From: Eric Muller (emuller@adobe.com)
Date: Mon Nov 05 2007 - 10:34:40 CST
Kent Karlsson wrote:
> And yet the UTC, as well as WG2, seems to be in the process of adopting 100+
> Hangul Jamo that are aren't even ligature-like, but each just represents a sequence
> of Hangul conjoining letters.
>
IMHO, this is the predictable and inevitable result of the canonical
decompositions which have been frozen in Unicode 3.1.
Since that day, the standard says that they are three different coded
character sequences to represent 갂:
S = <AC02>
LVT=<1100 1161 11A9>
LVTT=<1100 1161 11A8 11A8>
with S and LVT canonically equivalent but not equivalent to LVTT. The
bulk of the data that exists today uses S/LVT; where "bulk" is probably
99%. The idea of LVTT, however sensible and desirable, did not happen in
practice. Because 11A9 is not and cannot be made canonically equivalent
11A8, 11A8, I believe that the only sensible course of action is to
admit that the idea of L+, V+, T+ in a syllable did not succeed, and
continue down the path of "complex" jamos (such as 11A9).

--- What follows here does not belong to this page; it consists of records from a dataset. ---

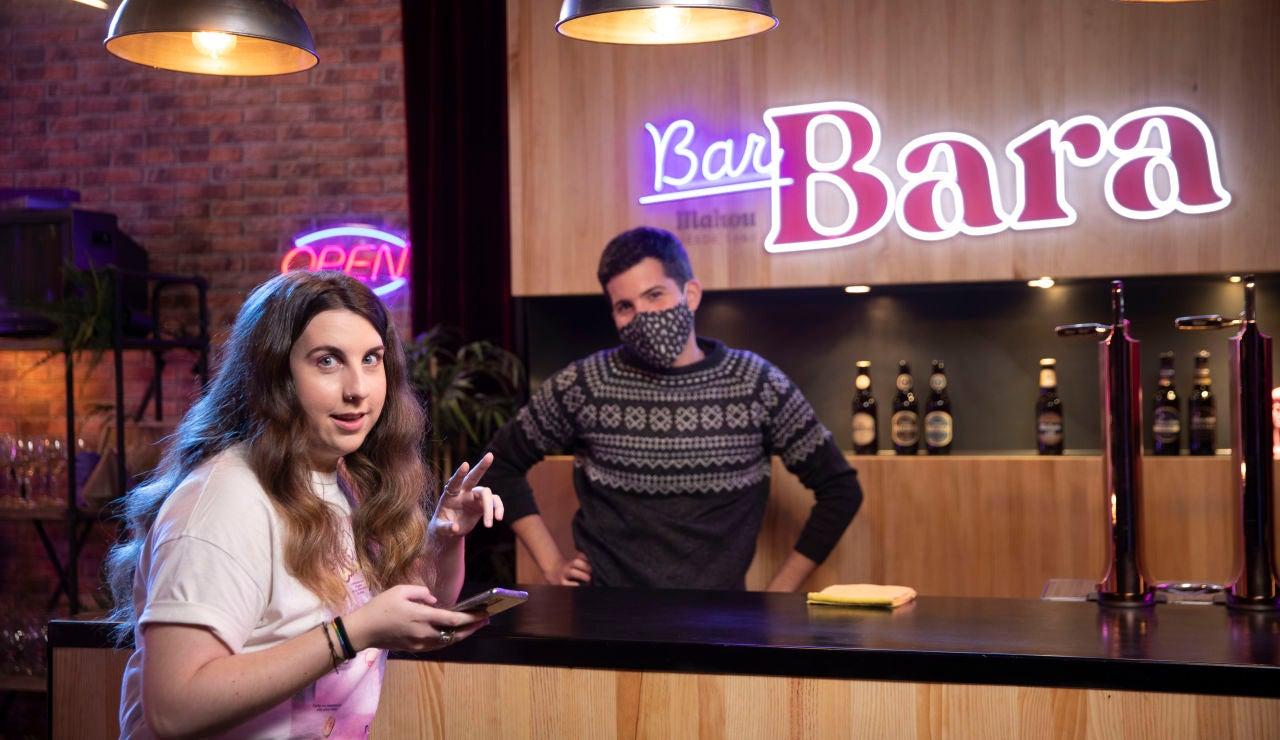 Carolina Iglesias y Kikillo en el Bar Bara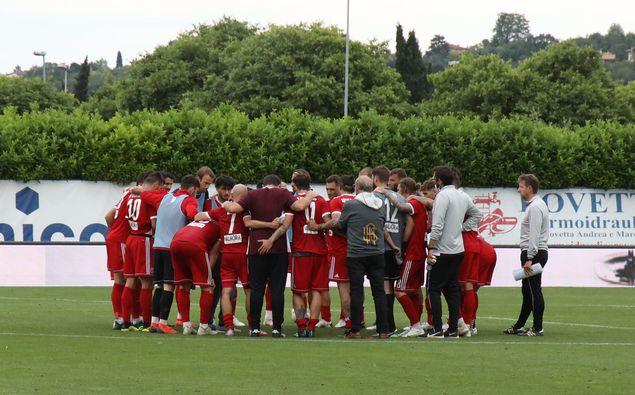 I giocatori dell'Alessandria Calcio riuniti in cerchio al termine del match contro la Feralpisalò, valido per i quarti di finale dei playoff di Serie C 2020/21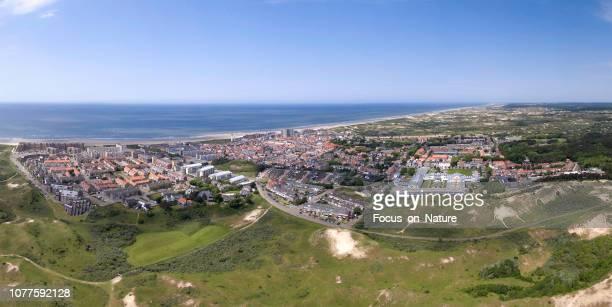 egmond aan zee, panoramische geschoten met een drone - noord holland stockfoto's en -beelden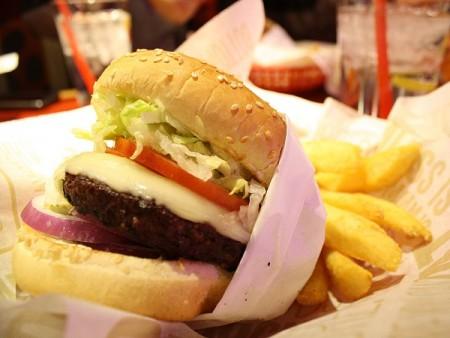現地で絶対食べたいおすすめカナダ料理10選!_ハンバーガー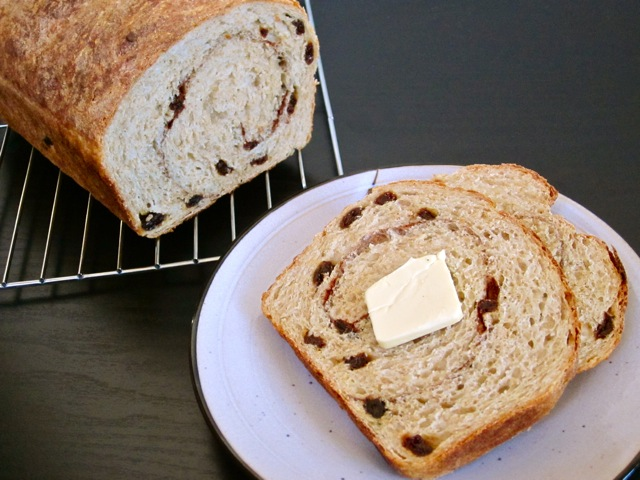 cinnamon raisin no knead bread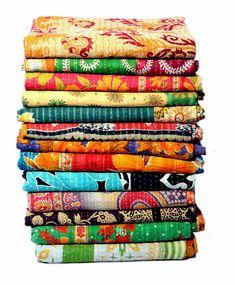 Vintage Cotton Kantha Quilt Handmade Bedding Throw Kantha Bedsheet Reversible Ralli Recycled Old Cotton Floral Kantha Blanket 03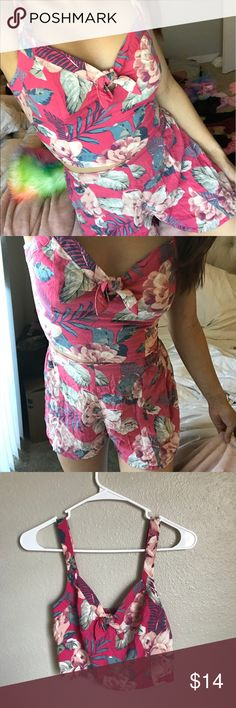 hollister floral top & bottom matching set XS the top is NWT and bottoms worn once, so without tag. perfect for summer and beach Hollister Dresses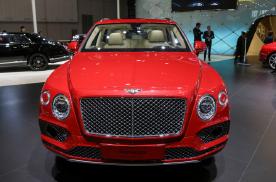 配3.0T V6,最贵的绿牌SUV上市,奢华不靠缸数靠科技?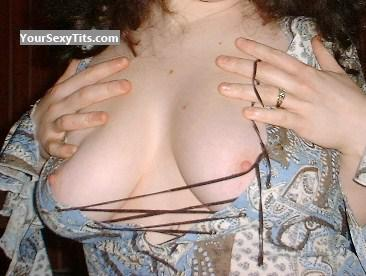 Tit Flash: Big Tits - KurvyKelly from United Kingdom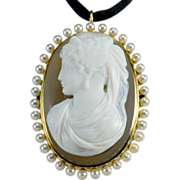 Antique Victorian hard stone carved cameo brooch/pendant gold 14 k and pearls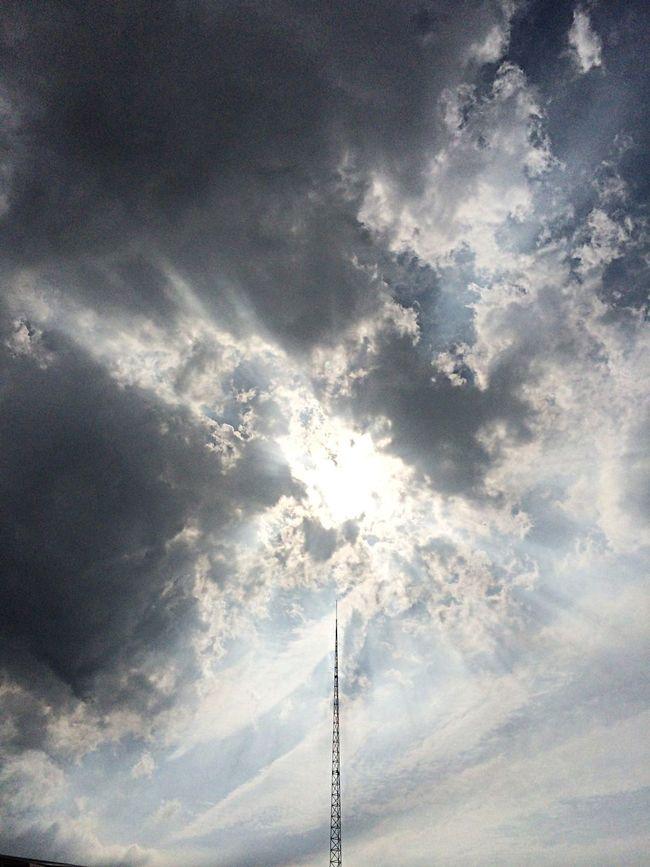 大雨后,快要飘过的乌云! First Eyeem Photo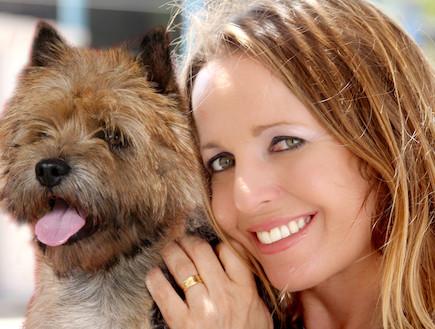 דורית פסיכולוגית הכלבים (צילום: עודד קרני)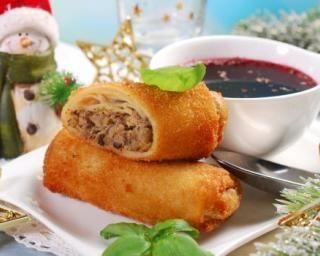 Croquettes légères et festives aux champignons à moins de 200 calories : http://www.fourchette-et-bikini.fr/recettes/recettes-minceur/croquettes-legeres-et-festives-aux-champignons-moins-de-200-calories.html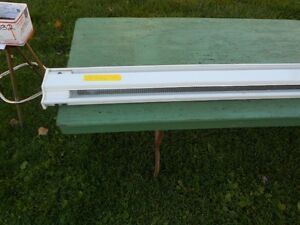 HEATER  ELECRRIC BASEBOARD  8FT 6 INCHES Windsor Region Ontario image 2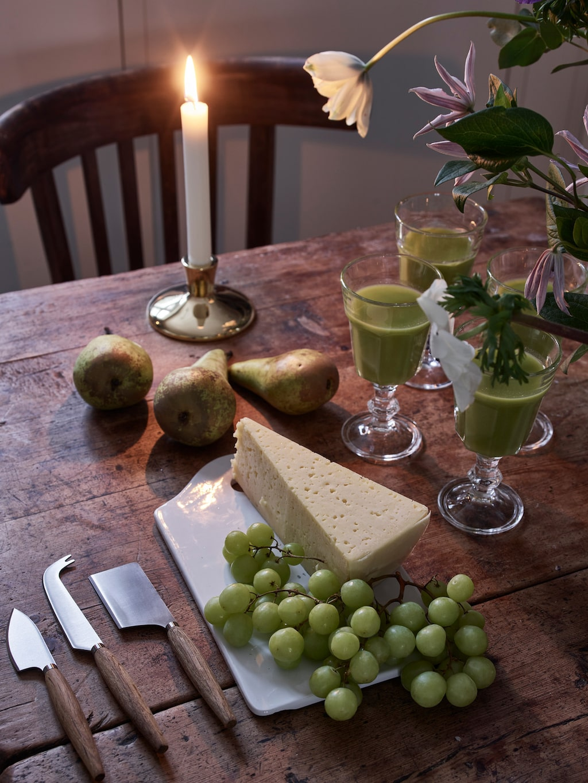 Det är alltid gott att avsluta en härlig måltid med ost och marmelad. Ljusstake Teater, 798 kronor, Skultuna. Vinglas Pokal, 10 kronor st, Ikea. Ostknivar Retro, 299 kronor set om 3, Vinga Home. Skärbräda i porslin, privat.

I would even
recommend to deprecate the use of multiple "simplex" jamos in each part
of a syllable, as a way to resolve the problem of multiple
non-equivalent representations, and the implementation problems that
causes (In fact, I am ready to bet that most implementations simply
treat LVTT as different from S/LVT, one more reason for cleaning the
standard.)
I think the alternative you prefer (keep using <11A9>, but do not create
new combinations like that) would not result in a system that is clean
from a model point of view, nor in a system that is clean from an
implementation point of view. So I don't see anything that makes it
desirable.
Eric.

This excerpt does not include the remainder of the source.